The biggest problem with any of these is that you can’t realistically sing together – there’s too much variability of lag. You can do things where the director leads, and everyone sings simultaneously by separately in their own homes with their mics off. (Thanks to Mary Williams for sharing her experiences with this.) So we are planning to spend some of the evening doing these kinds of activities, as well as have a tea break all together both for club business and catching up with each other. I’m not sure it counts as a real club night unless there are biscuits.

But these limitations have led me to put a lot more focus than usual on individual singers taking it in turns. Once we accept this limitation, it becomes an opportunity to learn about each other’s voices and to develop trust to sing to each other. We already do this to an extent on normal rehearsal nights, with activities such as pair-work to check each other’s part accuracy, and sorting the chorus into its voice-timbre spectrum for stacking purposes. So this is a significant shift in emphasis, but not a complete culture change for us.

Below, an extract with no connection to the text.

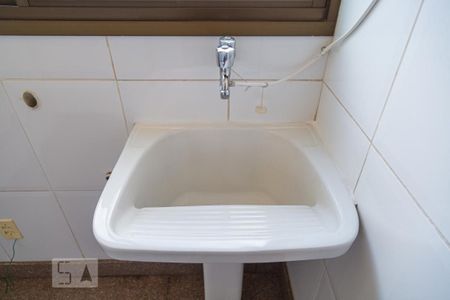 Apartamento para alugar com 68m², 2 quartos e 2 vagasTanque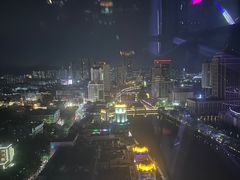 -幻彩摩天轮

The focus on individuals also becomes an opportunity to interact in a variety of groupings. This is both to maximise individual involvement (what Doug Lemov would call ‘ratio’) in rehearsal protocols that involve turn-taking and to increase the experience of social contact in the absence of the corporate sound that would usually bind us together into a sense of camaraderie.

Specific smaller-group activities already on the list include:

  • Me doing individual voice coaching in groups of 2 or 3 (I already had this on the plan for this week with the new cohort who started in January on our Learn to Sing in Harmony course; I will now extend it to other chorus members over the coming weeks).
  • Pair-work on note accuracy, as we already do.
  • Small group discussions of videos of performances and what we can learn from them. I’m hoping my music team will also start coming up with ideas for other kinds of small-group tutorial activities, e.g. on music literacy, or barbershop history.
  • A new section practice protocol based around turn-taking rather than singing together.

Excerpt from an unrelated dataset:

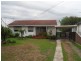 32 Wilberforce Street ,, Ashcroft NSW 2168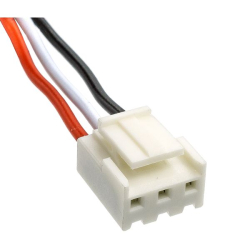 Akumulátor pro platební terminál Verifone Vx675, C680, Vx690 3,6V 3,4Ah Li-Ion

There are two things I can see emerging from this experience as culture changes that could stand us in good stead in the longer term. The first is developing protocols that focus on individuals and their specific development needs. We do this a bit, but choral culture often shies away from singling people out, at the cost of leaving people without information about what they’re doing that could be really useful to their growth.

The second is in leveraging the power within the chorus to help each other, since a focus on small-group work means we’re going to have a lot more people facilitating each other, and a lot more mutual feedback than we do in whole-group sessions. Again, this is an extension of things we already do, but entails a real gear-change in how much.

And these two things I think work together. Focusing on individuals in a director-led, top-down rehearsal structure can make people feel very exposed. Taking turns in smaller-groupings is much safer: fewer people to hear the mistakes, and everybody gets equal chances to mess up in front of their friends.

Don’t get me wrong. I am going to miss like crazy the envelope of harmonic joy that cradles me each Wednesday evening. This is not a way I would ever choose to run a chorus if we had the option of being safely together. But since we need to make the shift, we can at least use it to learn different things, and develop different working practices that will enrich us once we can resume normal, face-to-face rehearsals. And we can continue to give both social and musical nourishment to each other during what is already a difficult time, and set to get harder before it gets easier again.

So I hope this has both helped to persuade you to stop facilitating the spread of COVID19 through your choral activities, and given you some ideas about what to do instead. It’s also worth pointing out that if you’re not in any choral social network groups, you should go and join some now. There are loads of helpful, practical discussions about this going on that are generating useful ideas and sharing helpful practical experiences. Go and join in, we need your ideas too!